• [Tasks to perform]
A – Extract the passage of the article on the International Baccalaureate grading algorithm that opens with the words containing "In a recent article we" and closes with "DPA’s draft decision.", copying it verbatim.
B – Continue the article on the International Baccalaureate grading algorithm from the point where it stops.
### Extract provided
Will ICO have to investigate the International Baccalaureate algorithm?

In a recent article we noted that the Norwegian Data Protection Authority had sent the International Baccalaureate Association (IBO) an advance notification that it was going to order it to rectify grades it had awarded based on “so-called ‘school context’ and ‘historical data’”. The IBO had until 21 August to “contradict” the Norwegian DPA’s draft decision.

Following that, the IBO responded to concerns, at least in part, by making an adjustment to awarded results with the emphasis that “no student will receive a lower grade than what was received previously”. Despite this it is clear (and perhaps unsurprising) that many IB students are still deeply unhappy about the process, and now, with the recent u-turn on the A-Level awards in the UK, are arguably feeling even further aggrieved that their results are still tied to the outcome of what they see as a flawed and unfair algorithmic process. It is not yet clear whether the Norwegian DPA will consider the IBO’s review to satisfy its suggestion that the IBO must “redo” the IB grading.

But it is also noteworthy that (as this news item, in Norwegian, reports) the IBO’s lawyers appear to have responded to the Norwegian DPA’s provisional findings and have, firstly, disputed that the IBO infringed the General Data Protection Regulation (GDPR) but, secondly, challenged the latter as to its jurisdiction to investigate. They argue that as the IBO’s relevant operations are in the UK (even though the organisation is based in Switzerland) then the UK Information Commissioner’s Office (ICO) is the competent supervisory authority to investigate complaints about infringements of the GDPR.
######
### Information given
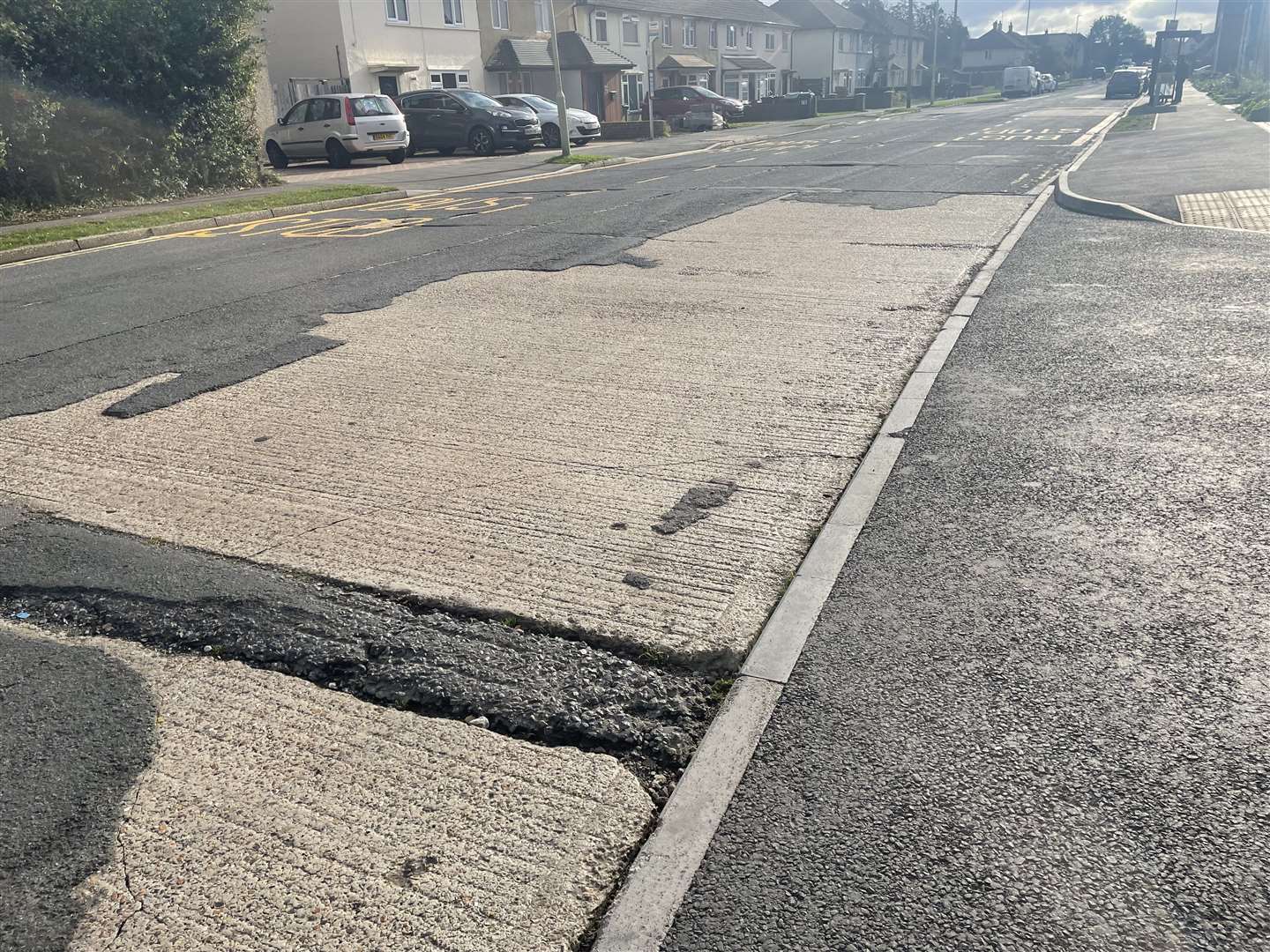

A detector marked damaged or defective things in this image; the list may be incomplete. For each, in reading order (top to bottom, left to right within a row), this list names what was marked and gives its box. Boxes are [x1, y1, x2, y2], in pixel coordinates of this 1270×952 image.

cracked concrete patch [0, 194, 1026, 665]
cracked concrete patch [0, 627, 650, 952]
######
### Information given
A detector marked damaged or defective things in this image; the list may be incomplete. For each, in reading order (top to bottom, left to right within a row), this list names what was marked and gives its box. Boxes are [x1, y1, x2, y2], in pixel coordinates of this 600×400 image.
######
• [Task responses]
A –
In a recent article we noted that the Norwegian Data Protection Authority had sent the International Baccalaureate Association (IBO) an advance notification that it was going to order it to rectify grades it had awarded based on “so-called ‘school context’ and ‘historical data’”. The IBO had until 21 August to “contradict” the Norwegian DPA’s draft decision.

B –
It does appear that the IBO’s grading process was apparently already being scrutinised by Ofqual, to whom the IBO’s awarding model was submitted both prior to its actual use and to the issue of results (which raises the possibility that Ofqual may have been a controller in GDPR terms for the IB model as well as for the English A-Levels).

The jurisdiction point turns on this: the IBO is based in Switzerland. Although Norway is not in the EU, it is in the European Economic Area (EEA), and by a joint agreement of July 2018 GDPR was incorporated into the EEA Agreement. To the extent that a controller established outside the EU is offering goods or services to data subjects in the  European Union, it is subject to GDPR’s extra-territorial provisions at Article 3(2), and subject to the jurisdiction of any and all supervisory authorities in the EU member states where affected data subjects are. However, where a controller is established in the EU (and undertaking processing of data subjects who are in more than one member state) the supervisory authority of the main establishment or of the single establishment of the controller becomes the “lead supervisory authority”. The Norwegian DPA appears to have taken the view that the IBO’s Swiss base was the relevant controller for the purposes of the IB, i.e. outside of the EU thereby giving the Norwegian DPA jurisdiction, but the IBO’s lawyers appear to be arguing that it is the IBO’s Cardiff office which is the relevant controller, in which case the UK ICO should lead the investigation.

This is of course wholly unsatisfactory for those students and their families across the globe who rightfully feel aggrieved at the handling of their IB award and at the continuing uncertainty as to their future. The Norwegian news site quotes the ICO as saying “We are currently in contact with both IBO and our Norwegian colleagues on this matter to ensure that the necessary steps are taken”. One hopes that greater clarity will emerge, and soon.

Mishcon de Reya are in discussion with a number of affected students and their families, and an email address has been set up by one family and they are inviting contact from those interested in exploring the potential for legal claims. They can be contacted at ibgroup.m2020@gmail.com.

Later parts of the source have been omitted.